Исходный текст:
Опубликовано в журнале НЛО, номер 3, 2005
КОНСПЕКТИВНЫЕ ПЕРЕВОДЫ: Сталин много читал современную литературу, но — по 20—30-страничным дайджестам, которые писали для него секретари. Вероятно, они сохранились и должны быть очень интересным предметом для исследования.
М.Л. Гаспаров. Записи и выписки
Широка литература. Я бы сузил.
Ф.М. Достоевский. Братья Карамазовы (цит. по памяти)
Ответить на вопрос о жанровой природе «Записей и выписок» М.Л. Гаспарова не так уж просто. Основная часть книги состоит из (более или менее) кратких текстов, отмеченных опорными словами и распределенных в алфавитном порядке наподобие словаря. Среди этих «словарных статей» помещены другие тексты различных жанров — воспоминания, эссе, стихотворения… К какому же жанру принадлежат тексты основного массива, сами по себе весьма разнородные (цитаты, квазицитаты, анекдоты, микро-воспоминания, микроэссе…)? При всем многообразии их объединяет сразу несколько факторов — внешне-формальные признаки (алфавитный порядок, соотносимость и соразмерность текстов), «интонационное единство» (С. Гандлевский 1) и единство тематики (сквозная тема книги: тщательная, вдумчивая работа ученого со словом — иначе говоря, любовь к слову, филология). Именно высокая степень цельности, при которой даже цитата, чужое слово, в силу этой цельности превращается в слово авторское, позволяет рассматривать «краткие тексты» М.Л. Гаспарова не как florilegium (некую современную «Пчелу» или «Мудрость Менандра Мудраго»), а именно как афористику.
Данный термин подразумевает здесь сознательную установку конкретного автора на жанр афоризма и на организацию созданных этим автором текстов в соответствующие сборники. Понятие же «афоризм» употребляется нами в широком смысле слова, в соответствии с его греческой этимологией (aphorizein — отграничивать, определять, отрывать, выделять): как прозаическое высказывание с такими отличительными чертами, как аконтекстуальность (отрывочность, выделяемость из контекста, семантическая самодостаточность), лаконичность (стремление к сжатости и меткости), установка на нетривиальность (на оригинальность, своеобразие мысли) и на стилистическую отточенность.

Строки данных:
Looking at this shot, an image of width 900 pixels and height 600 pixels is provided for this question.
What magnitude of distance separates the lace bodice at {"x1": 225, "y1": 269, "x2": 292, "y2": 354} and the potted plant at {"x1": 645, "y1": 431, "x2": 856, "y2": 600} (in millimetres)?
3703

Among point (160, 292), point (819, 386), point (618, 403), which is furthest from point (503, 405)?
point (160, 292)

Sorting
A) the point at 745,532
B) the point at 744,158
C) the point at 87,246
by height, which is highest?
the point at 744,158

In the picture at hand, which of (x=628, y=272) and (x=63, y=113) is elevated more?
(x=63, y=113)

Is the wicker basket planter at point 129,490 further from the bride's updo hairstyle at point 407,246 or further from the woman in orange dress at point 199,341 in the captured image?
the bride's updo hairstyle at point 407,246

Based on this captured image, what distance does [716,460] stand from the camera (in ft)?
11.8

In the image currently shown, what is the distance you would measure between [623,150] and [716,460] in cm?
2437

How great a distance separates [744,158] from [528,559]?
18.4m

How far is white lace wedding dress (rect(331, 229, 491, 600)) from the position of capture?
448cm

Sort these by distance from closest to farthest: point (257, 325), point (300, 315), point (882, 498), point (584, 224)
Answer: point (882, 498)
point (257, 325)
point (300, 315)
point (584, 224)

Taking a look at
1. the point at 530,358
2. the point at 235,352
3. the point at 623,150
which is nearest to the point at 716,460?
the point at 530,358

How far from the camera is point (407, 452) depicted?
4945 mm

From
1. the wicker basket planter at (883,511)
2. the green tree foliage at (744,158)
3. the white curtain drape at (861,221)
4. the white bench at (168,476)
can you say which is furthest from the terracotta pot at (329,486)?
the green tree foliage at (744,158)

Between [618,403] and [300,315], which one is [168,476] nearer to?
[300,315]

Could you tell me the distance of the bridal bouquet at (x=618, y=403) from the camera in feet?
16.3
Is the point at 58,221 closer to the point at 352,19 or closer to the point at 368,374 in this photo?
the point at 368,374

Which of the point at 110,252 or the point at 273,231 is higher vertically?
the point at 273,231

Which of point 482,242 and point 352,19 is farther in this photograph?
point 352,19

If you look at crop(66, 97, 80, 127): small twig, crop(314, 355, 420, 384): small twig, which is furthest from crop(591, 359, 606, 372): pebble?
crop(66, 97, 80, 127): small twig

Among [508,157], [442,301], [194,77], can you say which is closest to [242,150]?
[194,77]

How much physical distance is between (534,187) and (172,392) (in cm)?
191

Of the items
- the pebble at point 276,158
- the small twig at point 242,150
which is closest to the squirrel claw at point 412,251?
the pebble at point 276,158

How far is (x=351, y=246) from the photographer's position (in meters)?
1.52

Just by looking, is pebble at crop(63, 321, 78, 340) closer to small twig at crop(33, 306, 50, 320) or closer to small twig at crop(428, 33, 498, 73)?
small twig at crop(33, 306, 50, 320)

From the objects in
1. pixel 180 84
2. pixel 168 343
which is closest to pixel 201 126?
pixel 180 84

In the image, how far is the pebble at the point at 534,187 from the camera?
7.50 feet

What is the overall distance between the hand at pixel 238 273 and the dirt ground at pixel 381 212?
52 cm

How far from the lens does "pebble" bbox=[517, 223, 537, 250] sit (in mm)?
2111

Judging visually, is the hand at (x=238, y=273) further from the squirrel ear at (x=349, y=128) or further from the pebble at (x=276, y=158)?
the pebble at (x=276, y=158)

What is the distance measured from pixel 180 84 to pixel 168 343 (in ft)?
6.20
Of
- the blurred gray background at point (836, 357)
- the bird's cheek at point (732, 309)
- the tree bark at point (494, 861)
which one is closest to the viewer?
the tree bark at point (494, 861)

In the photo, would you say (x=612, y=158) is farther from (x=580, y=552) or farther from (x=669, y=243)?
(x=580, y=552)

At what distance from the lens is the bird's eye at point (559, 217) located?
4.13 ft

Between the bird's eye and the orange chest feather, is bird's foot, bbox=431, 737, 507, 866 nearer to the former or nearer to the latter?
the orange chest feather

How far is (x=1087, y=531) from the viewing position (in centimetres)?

Задание A:
Определите, пожалуйста, согласуется ли каждое из утверждений с текстом о «Записях и выписках», и подтвердите ответ точной цитатой: (i) основная часть книги расположена в алфавитном порядке; (ii) краткие тексты Гаспарова рассматриваются как florilegium; (iii) понятие «афоризм» употребляется в узком смысле.
Задание B:
Перечислите все разновидности текстов, названные в скобках после вопроса «К какому же жанру принадлежат тексты основного массива» в тексте о «Записях и выписках».
Задание C:
Продолжите текст о «Записях и выписках» с того места, где он заканчивается.
Эти строки здесь никакой роли не играют.

Ожидаемый ответ A:
(i) Да: «распределенных в алфавитном порядке наподобие словаря».
(ii) Нет: «не как florilegium (некую современную «Пчелу» или «Мудрость Менандра Мудраго»), а именно как афористику».
(iii) Нет: «употребляется нами в широком смысле слова».

Ожидаемый ответ B:
цитаты, квазицитаты, анекдоты, микро-воспоминания, микроэссе

Ожидаемый ответ C:
Очевидно, что российская традиция афористики, к которой примыкают и которую продолжают «Записи и выписки» М.Л. Гаспарова, совсем невелика. Из сопоставления можно видеть, что литературы разных языков и культур не в равной степени «афористичны». В числе европейских культур, наиболее склонных к афористике, следует назвать, в первую очередь, французскую с ее длинным рядом «моралистов» ХVII и ХVIII веков (Ларошфуко, Паскаль, Лабрюйер, Монтескьё, Шамфор, Ривароль и др.); не менее богата перворазрядными афористами немецкая (Лихтенберг, Новалис, Гёте, Гейне, Шопенгауэр, Ницше, Карл Краус и т.д.); отметим и польскую, изобилующую афористами и породившую в ХХ веке такого мастера, как Станислав Ежи Лец.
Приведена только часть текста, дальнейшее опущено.